Prove that there exists a non-empty subset $B\subseteq A$ such that the product
of the elements of $B$ is a perfect square.
Clearly each number is of the type $2^{\alpha_1}3^{\alpha_2}5^{\alpha_3}\cdots p_n^{\alpha_n}$ where $p_n$ is the $n$th prime number and $\alpha_i\ge 0$.
Now if I was given more then $2^n$ numbers then I could have divided the numbers by the parity of the exponents of the primes in $2^n$ classes. By the pigeonhole principle two numbers would be in the same class and hence their product would be a perfect square.
Since I am given $n+1$ numbers I need to divide them into $n$ classes to get the pigeonhole working. The obvious thing is to divide into classes mod $n$. But this obviously doesn't work, as is evident from $n=4$ and the numbers $2,3,5,6,7$.

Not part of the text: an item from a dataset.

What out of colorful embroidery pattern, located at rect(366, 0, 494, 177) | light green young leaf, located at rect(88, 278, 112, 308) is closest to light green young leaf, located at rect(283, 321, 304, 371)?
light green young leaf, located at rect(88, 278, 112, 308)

Anu suggestions on how should I prove this result?
Best Answer
Here is a nice presentation of the proof using linear algebra:
Identify each number $p_1^{a_1}\dots p_n^{a_n}$ with the tuple $(a_1,\dots,a_n)$, with each $a_i$ reduced modulo $2$, and note that multiplying numbers corresponds to adding their tuples, and that a square is precisely a number whose associated tuple is $(0,\dots,0)$.
We can think of these tuples as vectors in ${\mathbb F_2}^n$, where $\mathbb F_2$ is the field of two elements. This is a vector space of dimension $n$, and $n+1$ vectors are given, so they are linearly dependent, that is, there is a nontrivial linear combination of them that equals $0$. But a linear combination is just a sum of some of them (since the only scalars are $0$ and $1$), and we are done.